You have two options for language selection:

Option 1: Command Line (Direct)

Specify languages directly using the --lang option:

--lang all - Use all available languages
--lang eng - Use English only
--lang eng+ara+fra - Use multiple specific languages

Option 2: Interactive Menu (Rofi)

When you run the script without --lang, a rofi menu will appear with:

ALL: Select all available languages
Individual languages: Choose specific languages (e.g., eng, ara, fra, deu)
Multi-select: Hold Ctrl and click to select multiple languages

The selected languages will be used by Tesseract for more accurate text recognition in multi-language documents.

Workflow

The complete OCR4Linux workflow:

Language Selection:
- Command-line specified languages (with --lang) OR
- Interactive rofi menu displays available languages (without --lang)

# THE RECORDS:
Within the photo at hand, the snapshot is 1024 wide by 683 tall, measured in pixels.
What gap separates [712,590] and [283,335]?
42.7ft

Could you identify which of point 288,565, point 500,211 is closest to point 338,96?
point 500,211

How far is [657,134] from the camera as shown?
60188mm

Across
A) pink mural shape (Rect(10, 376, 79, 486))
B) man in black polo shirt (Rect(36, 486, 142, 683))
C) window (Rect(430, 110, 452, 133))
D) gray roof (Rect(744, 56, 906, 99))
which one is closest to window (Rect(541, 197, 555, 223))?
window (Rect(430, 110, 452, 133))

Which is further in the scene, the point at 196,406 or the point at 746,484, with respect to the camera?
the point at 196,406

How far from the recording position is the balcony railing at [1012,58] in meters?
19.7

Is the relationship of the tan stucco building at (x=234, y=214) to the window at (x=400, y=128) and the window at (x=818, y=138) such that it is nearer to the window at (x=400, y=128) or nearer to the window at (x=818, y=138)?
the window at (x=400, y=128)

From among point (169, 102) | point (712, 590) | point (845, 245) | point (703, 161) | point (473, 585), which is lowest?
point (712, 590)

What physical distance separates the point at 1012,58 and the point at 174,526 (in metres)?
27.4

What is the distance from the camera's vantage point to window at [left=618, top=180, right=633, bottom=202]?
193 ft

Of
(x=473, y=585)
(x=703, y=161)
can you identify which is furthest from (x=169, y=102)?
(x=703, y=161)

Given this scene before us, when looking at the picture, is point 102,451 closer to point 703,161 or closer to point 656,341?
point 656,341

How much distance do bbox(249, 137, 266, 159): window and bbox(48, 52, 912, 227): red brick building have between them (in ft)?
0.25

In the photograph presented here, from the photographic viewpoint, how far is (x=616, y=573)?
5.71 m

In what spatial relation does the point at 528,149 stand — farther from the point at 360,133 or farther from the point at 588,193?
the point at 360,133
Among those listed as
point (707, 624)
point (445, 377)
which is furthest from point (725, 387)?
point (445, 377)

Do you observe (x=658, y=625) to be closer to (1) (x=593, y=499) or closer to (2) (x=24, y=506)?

# EXERCISES:
A. In the language selection text, which --lang value limits recognition to English?
B. Please write out the entries, beginning at the line that contains "Given this scene" and stopping after the last line of the entries.

# RESULTS BY TASK:
A. --lang eng

B.
Given this scene before us, when looking at the picture, is point 102,451 closer to point 703,161 or closer to point 656,341?
point 656,341

How much distance do bbox(249, 137, 266, 159): window and bbox(48, 52, 912, 227): red brick building have between them (in ft)?
0.25

In the photograph presented here, from the photographic viewpoint, how far is (x=616, y=573)?
5.71 m

In what spatial relation does the point at 528,149 stand — farther from the point at 360,133 or farther from the point at 588,193?
the point at 360,133
Among those listed as
point (707, 624)
point (445, 377)
which is furthest from point (725, 387)?
point (445, 377)

Do you observe (x=658, y=625) to be closer to (1) (x=593, y=499) or closer to (2) (x=24, y=506)?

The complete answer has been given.